Suddenly, I noticed the lane ahead had only two people and a girl there asked me if I wanted to join them. I hesitated, thought about it for another 100 and then I switched lanes happily! Ha! It only took 200 to miss the "forced" resting sessions. After 75 yards of giving 100%, I missed the bubbles, I missed the choppiness, I missed having an excuse to slow down and rest for a bit. But I was so tired... that I took my rest without having an excuse; just because I needed it (sound of ego deflating).

How many time do we blame others around us for not letting us reach our potential? The boyfriend who doesn't like to go hiking, or the mother that doesn't cook healthy food are our excuse for not working out or loosing weight. Having and excuse is easy and changing is hard, so we leave things like they, and feel stuck, blaming others for not changing.

Just change lanes... and leave your lame excuse behind.


2/11/2010

No one to blame but myself

Today at swam at night with swimmers I hadn’t met before. It was a fast and very rewarding swim (with fins, this time). But in the last 100 yards, the coach wanted us to time ourselves giving 100%. I have been postponing timing myself because I really don't want to know yet. But today, I took the challenge! I told the lady behind me to go ahead of me so I could be free to go at my own speed, but she insisted she was slower. I went first and before reaching the other wall, she started bumping me with her head. I had to stop and let her pass, ruining my timing… and my swim.
After the swim, talking with my husband, I discovered why I was so mad: When working out, as well as in life, we should not allow others to ruin our plans. We know our limitations, we know our goals, so we give them the chance to go first, to get out of our way. But if they pass, then their rights have been revoked. Many times we have a coworker, a boyfriend, a sibling who maybe with good intentions want us to stray away from our plan.
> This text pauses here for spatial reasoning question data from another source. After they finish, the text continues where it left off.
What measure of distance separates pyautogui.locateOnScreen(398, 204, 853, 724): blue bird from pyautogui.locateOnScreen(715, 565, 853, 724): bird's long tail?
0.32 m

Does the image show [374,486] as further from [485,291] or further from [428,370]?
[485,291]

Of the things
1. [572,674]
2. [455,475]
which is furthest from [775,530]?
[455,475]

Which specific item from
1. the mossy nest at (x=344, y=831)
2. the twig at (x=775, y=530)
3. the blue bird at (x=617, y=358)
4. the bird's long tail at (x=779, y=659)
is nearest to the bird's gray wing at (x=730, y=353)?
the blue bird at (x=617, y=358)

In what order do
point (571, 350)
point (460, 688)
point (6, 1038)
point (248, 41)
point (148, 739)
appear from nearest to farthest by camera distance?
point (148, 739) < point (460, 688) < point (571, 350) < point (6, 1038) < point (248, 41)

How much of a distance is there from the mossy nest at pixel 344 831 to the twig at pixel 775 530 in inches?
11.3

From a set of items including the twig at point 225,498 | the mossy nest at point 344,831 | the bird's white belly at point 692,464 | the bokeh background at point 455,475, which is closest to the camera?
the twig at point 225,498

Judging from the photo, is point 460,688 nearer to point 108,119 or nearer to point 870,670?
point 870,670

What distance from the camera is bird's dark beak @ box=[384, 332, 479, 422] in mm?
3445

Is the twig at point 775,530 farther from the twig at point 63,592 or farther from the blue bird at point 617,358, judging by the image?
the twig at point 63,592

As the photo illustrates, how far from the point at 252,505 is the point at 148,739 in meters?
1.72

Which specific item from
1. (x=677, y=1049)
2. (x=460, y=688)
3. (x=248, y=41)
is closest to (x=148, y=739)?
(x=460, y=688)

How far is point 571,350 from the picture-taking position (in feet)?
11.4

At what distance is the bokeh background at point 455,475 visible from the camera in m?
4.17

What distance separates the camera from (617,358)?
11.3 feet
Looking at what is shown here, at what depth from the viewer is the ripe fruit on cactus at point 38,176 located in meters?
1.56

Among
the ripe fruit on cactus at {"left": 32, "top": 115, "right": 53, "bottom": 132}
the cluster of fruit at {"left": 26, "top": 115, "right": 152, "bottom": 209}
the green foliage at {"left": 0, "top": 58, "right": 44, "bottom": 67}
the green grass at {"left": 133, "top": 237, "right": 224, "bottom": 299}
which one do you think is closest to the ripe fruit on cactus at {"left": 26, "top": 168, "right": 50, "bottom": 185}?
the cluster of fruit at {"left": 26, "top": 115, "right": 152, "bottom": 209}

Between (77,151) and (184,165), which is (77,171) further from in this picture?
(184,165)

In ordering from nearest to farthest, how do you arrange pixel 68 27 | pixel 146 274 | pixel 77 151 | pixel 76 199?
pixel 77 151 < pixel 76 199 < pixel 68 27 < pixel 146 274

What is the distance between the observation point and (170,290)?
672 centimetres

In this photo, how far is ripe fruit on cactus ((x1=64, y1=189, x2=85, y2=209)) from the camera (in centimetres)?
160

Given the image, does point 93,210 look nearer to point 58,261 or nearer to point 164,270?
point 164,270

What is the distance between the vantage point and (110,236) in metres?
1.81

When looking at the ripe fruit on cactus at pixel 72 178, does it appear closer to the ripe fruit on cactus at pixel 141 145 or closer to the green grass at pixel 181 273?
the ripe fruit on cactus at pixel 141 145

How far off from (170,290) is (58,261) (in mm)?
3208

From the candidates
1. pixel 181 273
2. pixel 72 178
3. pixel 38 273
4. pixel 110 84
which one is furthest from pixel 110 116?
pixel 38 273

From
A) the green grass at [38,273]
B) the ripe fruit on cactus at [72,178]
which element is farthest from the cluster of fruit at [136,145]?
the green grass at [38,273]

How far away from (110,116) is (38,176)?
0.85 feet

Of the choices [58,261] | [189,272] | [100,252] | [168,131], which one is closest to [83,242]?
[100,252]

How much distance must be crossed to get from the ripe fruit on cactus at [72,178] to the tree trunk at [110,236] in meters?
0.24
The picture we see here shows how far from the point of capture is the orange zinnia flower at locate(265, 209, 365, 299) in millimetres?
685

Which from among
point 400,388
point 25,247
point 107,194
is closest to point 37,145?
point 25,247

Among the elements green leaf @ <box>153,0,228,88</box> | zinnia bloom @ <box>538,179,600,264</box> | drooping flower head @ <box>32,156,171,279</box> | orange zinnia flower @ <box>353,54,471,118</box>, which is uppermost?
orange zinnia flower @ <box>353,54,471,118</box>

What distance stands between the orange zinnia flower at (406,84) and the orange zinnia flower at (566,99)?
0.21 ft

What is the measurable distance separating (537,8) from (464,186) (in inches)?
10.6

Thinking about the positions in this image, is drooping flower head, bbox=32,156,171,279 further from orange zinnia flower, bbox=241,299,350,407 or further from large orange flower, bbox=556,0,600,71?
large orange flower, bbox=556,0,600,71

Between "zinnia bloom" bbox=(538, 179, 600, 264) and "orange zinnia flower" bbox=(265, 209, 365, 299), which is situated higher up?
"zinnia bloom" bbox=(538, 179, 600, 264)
Ultimately, we have the power to decide if we give in and live with the guilt, or to put our foot down and assert our rights.
Lady, you made me mad today, but you taught me a lesson. Thanks.

True victory is victory over yourself.

Until today, my H2 fins allowed me to speed behind the faster swimmers in the “ego lanes”. My fins have been my crutches, so I decided to have one finless day every week; and today was the first.
Reality check! I was the slowest in the slow lane! A superhero with her powers stolen. But although I was a slow swimmer, I knew my progress was faster. It was a humbling workout that reminded me speed is not a sign of progress because the only one I’m competing against is myself.